*YOUR TASK*. Return exactly the line that contains "kingdom: Animalia" and all lines beneath it in the entries, through the very last one.

[Collected data]
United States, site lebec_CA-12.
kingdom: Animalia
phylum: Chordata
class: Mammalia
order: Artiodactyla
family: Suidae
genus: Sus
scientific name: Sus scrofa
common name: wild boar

*SOLUTION TO THIS EXERCISE*.
kingdom: Animalia
phylum: Chordata
class: Mammalia
order: Artiodactyla
family: Suidae
genus: Sus
scientific name: Sus scrofa
common name: wild boar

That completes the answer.